Text provided –
|Publication number||US6859077 B1|
|Application number||US 10/648,498|
|Publication date||Feb 22, 2005|
|Filing date||Aug 25, 2003|
|Priority date||Aug 25, 2003|
|Publication number||10648498, 648498, US 6859077 B1, US 6859077B1, US-B1-6859077, US6859077 B1, US6859077B1|
|Inventors||Shengming Huang, Andre Schouten|
|Original Assignee||National Semiconductor Corporation|
|Export Citation||BiBTeX, EndNote, RefMan|
|Patent Citations (2), Referenced by (7), Classifications (6), Legal Events (4)|
|External Links: USPTO, USPTO Assignment, Espacenet|
The present invention relates to the field of low-power integrated circuits. More particularly, the present invention relates to a low-power startup circuit for use in analog integrated circuit applications.
Within the communications industry, there is an ever increasing need for higher performance portable devices having long battery lives. For example, handheld personal information devices (e.g., palmtop computers), cell phones, pagers, and the like, are processing data at faster rates, performing more sophisticated functions, and storing larger amounts of data, while simultaneously functioning for increased periods of time on internal battery power. For example, it is not uncommon for modern cell phone devices to operate continuously in standby mode for several days on end.

What this exercise asks –
1. From the patent excerpt, extract verbatim the part that opens with the words containing "Within the communications" and closes with "days on end.".
2. Rewrite the paragraph of the patent excerpt beginning "Within the communications industry" as a short bulleted list that keeps its main facts.
3. State whether each statement agrees with the patent excerpt, answering yes or no and quoting the words that decide it.
(a) Shengming Huang and Andre Schouten are named as the inventors.
(b) The invention is a startup circuit intended for digital integrated circuit applications.
(c) Modern cell phones can commonly stay in standby mode for several days.

[Extracted data entries]
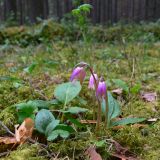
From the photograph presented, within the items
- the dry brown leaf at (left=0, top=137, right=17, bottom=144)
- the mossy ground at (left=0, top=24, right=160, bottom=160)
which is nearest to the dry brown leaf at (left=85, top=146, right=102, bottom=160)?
the mossy ground at (left=0, top=24, right=160, bottom=160)

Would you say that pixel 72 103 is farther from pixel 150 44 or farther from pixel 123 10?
pixel 123 10

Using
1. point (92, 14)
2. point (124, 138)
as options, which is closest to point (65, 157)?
point (124, 138)

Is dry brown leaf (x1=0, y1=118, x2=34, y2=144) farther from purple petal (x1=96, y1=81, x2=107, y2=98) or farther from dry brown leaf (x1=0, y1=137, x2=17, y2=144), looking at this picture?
purple petal (x1=96, y1=81, x2=107, y2=98)

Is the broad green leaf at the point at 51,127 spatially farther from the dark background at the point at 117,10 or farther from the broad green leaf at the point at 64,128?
the dark background at the point at 117,10

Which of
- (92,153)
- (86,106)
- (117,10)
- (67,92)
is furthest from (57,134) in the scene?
(117,10)

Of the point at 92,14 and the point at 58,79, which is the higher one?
the point at 58,79
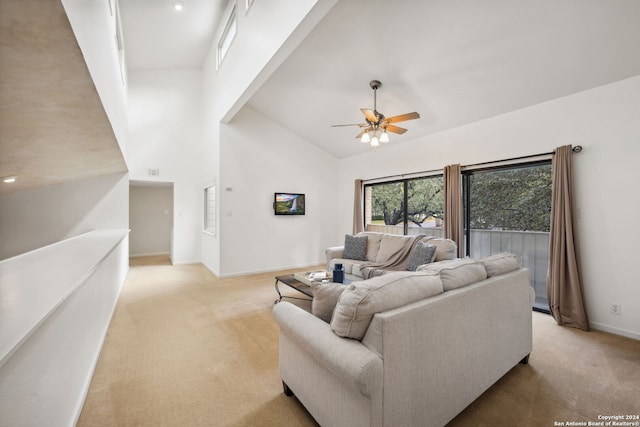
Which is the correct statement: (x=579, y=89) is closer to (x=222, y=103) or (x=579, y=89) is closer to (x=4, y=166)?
(x=222, y=103)

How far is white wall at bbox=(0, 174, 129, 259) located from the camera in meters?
4.35

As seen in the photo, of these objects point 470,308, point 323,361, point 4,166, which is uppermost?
point 4,166

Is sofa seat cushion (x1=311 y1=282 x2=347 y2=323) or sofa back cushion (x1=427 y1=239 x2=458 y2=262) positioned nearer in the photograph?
sofa seat cushion (x1=311 y1=282 x2=347 y2=323)

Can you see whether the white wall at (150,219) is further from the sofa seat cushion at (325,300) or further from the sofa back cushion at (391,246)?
the sofa seat cushion at (325,300)

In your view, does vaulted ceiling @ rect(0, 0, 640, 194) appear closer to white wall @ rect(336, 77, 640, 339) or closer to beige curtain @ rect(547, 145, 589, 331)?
white wall @ rect(336, 77, 640, 339)

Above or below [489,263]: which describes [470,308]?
below

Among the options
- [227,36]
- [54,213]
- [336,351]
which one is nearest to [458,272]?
[336,351]

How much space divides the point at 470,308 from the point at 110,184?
590cm

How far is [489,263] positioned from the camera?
7.51 feet

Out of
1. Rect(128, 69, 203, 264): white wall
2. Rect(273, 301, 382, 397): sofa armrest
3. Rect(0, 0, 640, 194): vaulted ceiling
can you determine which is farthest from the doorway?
Rect(273, 301, 382, 397): sofa armrest

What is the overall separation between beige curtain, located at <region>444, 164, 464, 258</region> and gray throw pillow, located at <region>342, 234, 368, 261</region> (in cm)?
132

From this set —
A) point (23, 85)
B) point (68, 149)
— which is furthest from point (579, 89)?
point (68, 149)

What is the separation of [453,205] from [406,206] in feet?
3.96

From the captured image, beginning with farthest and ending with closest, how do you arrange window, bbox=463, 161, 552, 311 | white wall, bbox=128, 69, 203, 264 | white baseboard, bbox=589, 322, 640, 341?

Results by task –
1.
Within the communications industry, there is an ever increasing need for higher performance portable devices having long battery lives. For example, handheld personal information devices (e.g., palmtop computers), cell phones, pagers, and the like, are processing data at faster rates, performing more sophisticated functions, and storing larger amounts of data, while simultaneously functioning for increased periods of time on internal battery power. For example, it is not uncommon for modern cell phone devices to operate continuously in standby mode for several days on end.

2.
- The communications industry increasingly needs higher-performance portable devices with long battery lives.
- Devices such as palmtop computers, cell phones and pagers process data faster, perform more sophisticated functions and store more data.
- They also run longer on internal battery power.
- Modern cell phones commonly operate in standby mode for several days.

3.
(a) Yes: "Shengming Huang, Andre Schouten"
(b) No: "a low-power startup circuit for use in analog integrated circuit applications"
(c) Yes: "it is not uncommon for modern cell phone devices to operate continuously in standby mode for several days on end"